U.S. Offers Vulnerable Nations a Deal, But They Can Never Ask for Climate Money Again

"Those who are despoiling the earth do so for personal gain, believing they can use their privilege to escape their fate" –Chris Hedges (full-size image; source).


by Gaius Publius

Shameful. If the these reports are true, the U.S. is offering a deal to the poor and climate-vulnerable on the planet, as well as to emerging nations like India, and it's not a good one for them. Here's the shape of the deal in five easy pieces (quotes are from Mark Hertsgaard at The Nation and KC Golden at Climate Solutions).

1. Two degrees is too much. KC Golden:
Two [degrees warming] is too much. A 2 degree C. increase in the global average temperature – the working redline for climate catastrophe – would mean a “significantly different planet,” disrupting food and water supplies, inundating coastal cities, obliterating island nations… Look at what 1 degree is doing already, as extreme record rainfall reports come in almost daily.
2. Poor and climate-vulnerable nations will suffer enormously under two-degrees warming — they're suffering already under one degrees warming. Golden:
Climate justice advocates, led by the world’s most vulnerable nations, are pushing in Paris to move the target to 1.5 degrees C. Science, sanity, and moral responsibility are with them, but rarely are those enough to win the day. Sober COP-watchers gave the drive for 1.5 little chance to prevail, as Big Fossil continues to box the negotiators.
The cost of climate-change adaptation for these nations is more than they can bear. ("Adaptation" is climate-speak for what you do to protect yourself from the climate "storm." Adaptation includes, for example, building sea walls for future sea level rise. Adaptation, naturally enough, costs money, and some of the poorest nations, like Bangladesh and low-lying island states, are the most vulnerable.)

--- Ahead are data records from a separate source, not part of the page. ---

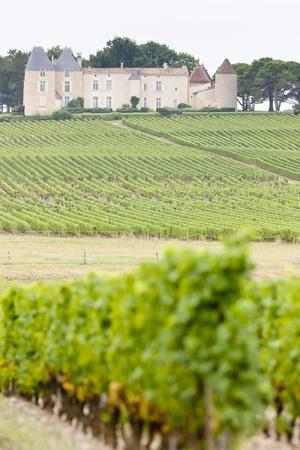 vineyard and Chateau dYquem, Sauternes Region, France photo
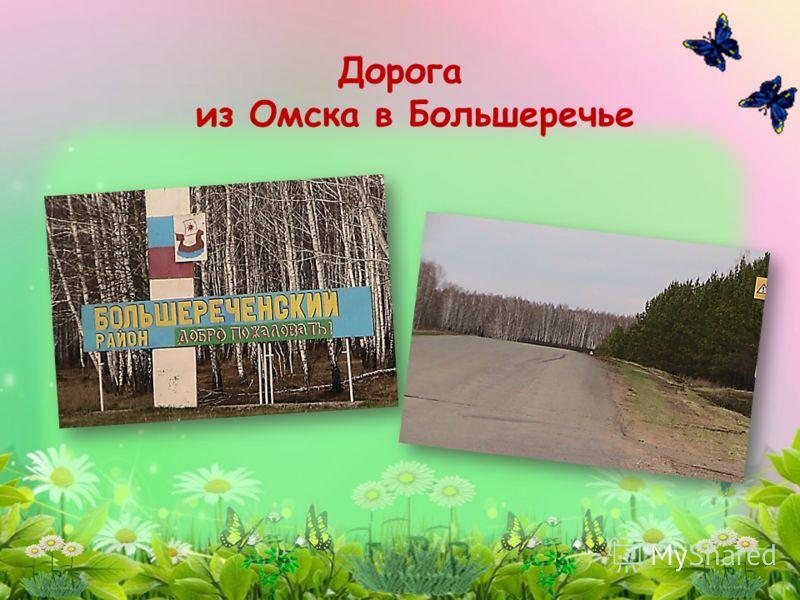 Дорога из Омска в Большеречье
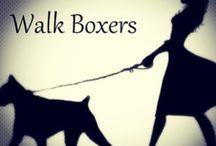 boxerbilder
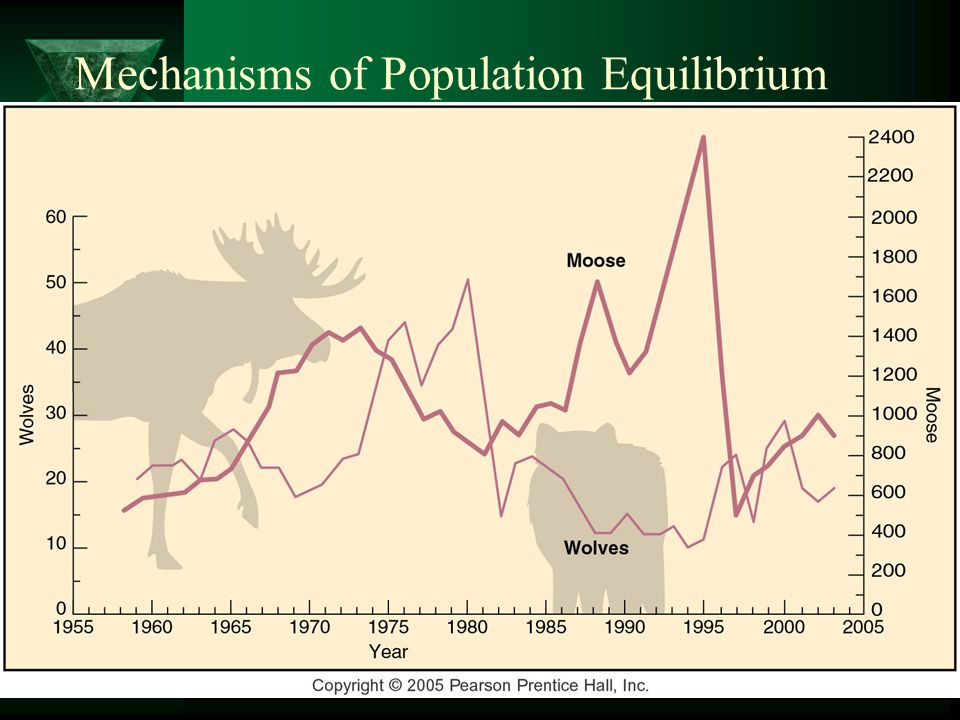 Mechanisms of Population Equilibrium  Predator – Prey –A rise in the moose population –Rise in the wolf population –Higher predation –Lower moose population –Lag time from year to year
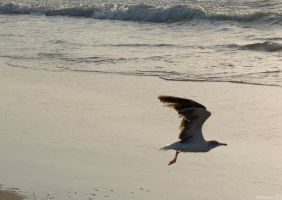 Seagull by GreenL15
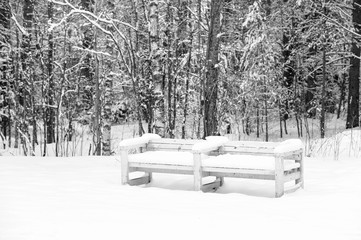 Bench in a forest covered with snow
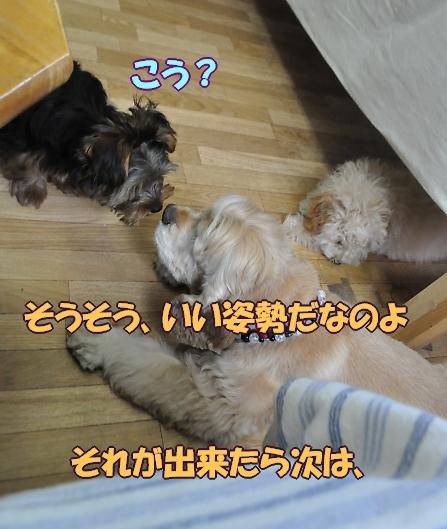 b0067012_0251881.jpg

3. But if the target of two degrees is lowered, emerging nations like India will have to go to capital-intensive energy projects like solar almost immediately, bypassing coal and oil, since the remaining "carbon budget" will be almost zero if a target like 1.5°C is adopted. (That "budget" is actually zero now, but for the sake of this discussion, let's pretend along with the UN that this isn't so.)

It's very expensive to finance capital-intensive projects in places like India. Yet making sure all power facilities, including new facilities, are emissions-free is critical for mitigating future effects of climate change. ("Mitigation" is climate-speak for what you do to soften the future climate "storm," to make it less powerful. Mitigation includes conversion away from emissions-causing power, for example, at the fastest possible rate, so the climate stabilizes at a less damaging place. Like adaptation, climate mitigation also costs money, especially for emerging countries like India.)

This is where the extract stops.